# [Exercise task 1]
In the interview commentary, how often do the member states of the Organization of the Islamic Conference meet in an "Islamic summit"?
# [Exercise task 2]
Copy the interview commentary word for word, starting at "As for the president" and ending at "seemingly tough question.".

# [Document section]
▽

Also worth noting in the “land of great global wisdom” where Haïm hails from, that in trying to “cheekily” use English in her blog’s subtitle, that she unselfconsciously mimics the complete incongruity of a Engrish. Nonsensically subtitled “The Blog Made in Obama,” she no doubt thinks herself brilliant and wired in to the world, when in reality the preoccupation of nearly the whole of the news media subculture is with the the Arab world, the US, but primarily the attitude of the domestic commentary about their own relationship with US and Arab cultures. It is a far more isolate global outlook than you find in the American and British press, but one dare not mention it for fear of besmirching the public’s dignity.

As for the president himself, he seems to find anything polite he can to play along with Haïm’s vapidity.

“What do you love about France, if I may ask?”
“Well, let’s see … we’ve got the food, we’ve got Paris, we’ve got the south of France, Provence, the wine.”
Elsewhere, on the topic of relations with the “Muslim world,” Ms. Haïm reminds the president that during the electoral campaign he had told her that he wanted to convene a “Muslim summit.” The idea will undoubtedly be of interest to the Organization of the Islamic Conference, whose 57 member states already convene every three years in an “Islamic summit.”
Ms. Haïm does, however, manage to ask at least one seemingly tough question.
“Do you speak French?”
“My French is terrible.”
So instead of asking him any real questions, Haïm is just doing the French thing and looking for ways in which anyone significant, and the rest of the world, can somehow honor them merely for being who they are – scrath the surface and there it is, the ultimate form of identity politics: a delusional nationalism offered at the expense of asking any sort of real questions in the kind of interview that could make or break a talking-head’s career.

△

# [Raw data]

▽

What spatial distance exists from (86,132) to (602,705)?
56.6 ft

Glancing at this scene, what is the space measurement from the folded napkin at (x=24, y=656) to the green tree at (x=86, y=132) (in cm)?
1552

△

# [Full response 1]
Every three years.

# [Full response 2]
As for the president himself, he seems to find anything polite he can to play along with Haïm’s vapidity.

“What do you love about France, if I may ask?”
“Well, let’s see … we’ve got the food, we’ve got Paris, we’ve got the south of France, Provence, the wine.”
Elsewhere, on the topic of relations with the “Muslim world,” Ms. Haïm reminds the president that during the electoral campaign he had told her that he wanted to convene a “Muslim summit.” The idea will undoubtedly be of interest to the Organization of the Islamic Conference, whose 57 member states already convene every three years in an “Islamic summit.”
Ms. Haïm does, however, manage to ask at least one seemingly tough question.